Shirley Macnamara was born in northwest Queensland and spent most of her early childhood on vast pastoral properties on the Barkly Tablelands in Queensland and in the Northern Territory where her parents Clargie and Ruby Saltmere lived and worked. Known as ‘Spinifex Country’, Macnamara maintains close ties to the region, including her mother’s traditional Country at Camooweal, Indjalandji Dhidhanu and her late father’s Country at Lake Nash, Alyawarr.
Macnamara’s artistic practice draws upon her deep connection to the land in far north-west Queensland, using natural materials including spinifex, ochre, animal bones and feathers to create her sculptural objects such as guutu (vessels), baskets and large installations that reflect forms found in nature. Most of the material for her work are found while she is out mustering on horseback. Macnamara takes note of where the materials are and returns later to retrieve them.
Macnamara works predominantly with spinifex, a native grass that grows in abundance throughout remote Australia, which she weaves to create objects and sculptures that recall the Country from which it was formed with the natural features of the land wielding a powerful aesthetic and cultural influence on the design of each piece.

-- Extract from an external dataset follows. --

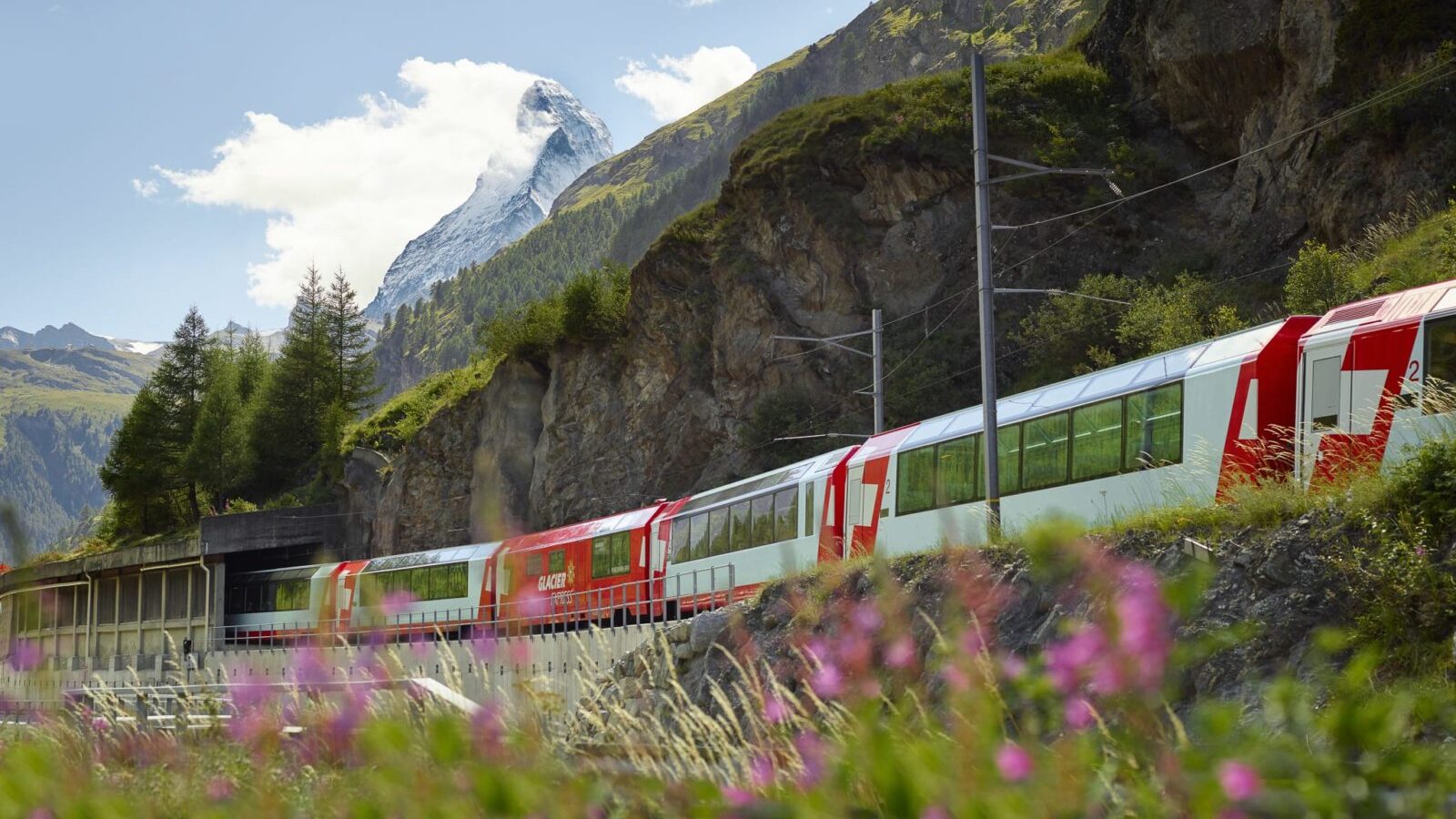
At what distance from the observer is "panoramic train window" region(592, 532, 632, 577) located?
31375 millimetres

Her works are an evocative representation of the harsh, dry, yet beautiful region of her traditional Indjalandji Country surrounding Camooweal and her home on Mt Guide in far north-west Queensland.

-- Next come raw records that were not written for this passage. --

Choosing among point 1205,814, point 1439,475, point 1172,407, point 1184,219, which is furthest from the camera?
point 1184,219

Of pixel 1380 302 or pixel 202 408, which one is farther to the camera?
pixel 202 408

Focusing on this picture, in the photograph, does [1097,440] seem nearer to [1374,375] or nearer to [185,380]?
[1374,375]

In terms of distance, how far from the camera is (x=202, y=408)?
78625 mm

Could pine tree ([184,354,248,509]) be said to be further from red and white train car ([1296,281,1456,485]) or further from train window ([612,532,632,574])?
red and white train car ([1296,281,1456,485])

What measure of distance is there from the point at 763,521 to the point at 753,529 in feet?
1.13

Macnamara’s time-consuming, considered and process-based practice reveals sophisticated multi-layered meanings that draw upon issues of environment, history, politics, culture, family, and deeply personal emotions. She is an artist of great insight, creating poetic objects of immense beauty and poignancy.
In 2017, Macnamara won the prestigious Wandjuk Marika Memorial Three-Dimensional Award at the Telstra National Aboriginal and Torres Strait Islander Art Awards and in 2019 she was honoured with a major solo retrospective exhibition, entitled Shirley Macnamara - Dyinala Nganinya, and publication at the Queensland Art Gallery | Gallery of Modern Art in Brisbane.
In 2021-23 Macnamara's work will be included in a touring survey exhibition of contemporary art from the collection of the Australian War Memorial entitled, Art in Conflict. In 2022 Macnamara held a solo exhibition at Alcaston Gallery entitled 'Yesterday' and she was featured in the Cairns Indigenous Art Fair's 'Big Sculpture Showcase' and the Cairns Art Gallery's 'Faceless Transforming Identity' exhibition.
Macnamara’s artworks have been collected by public institutions including the National Gallery of Australia, Canberra, the Queensland Art Gallery, Brisbane, Campbelltown Arts Centre, Campbelltown, the University of Queensland Anthropology Museum, Brisbane, Australian War Memorial, Canberra, and Cairns Regional Gallery, Cairns.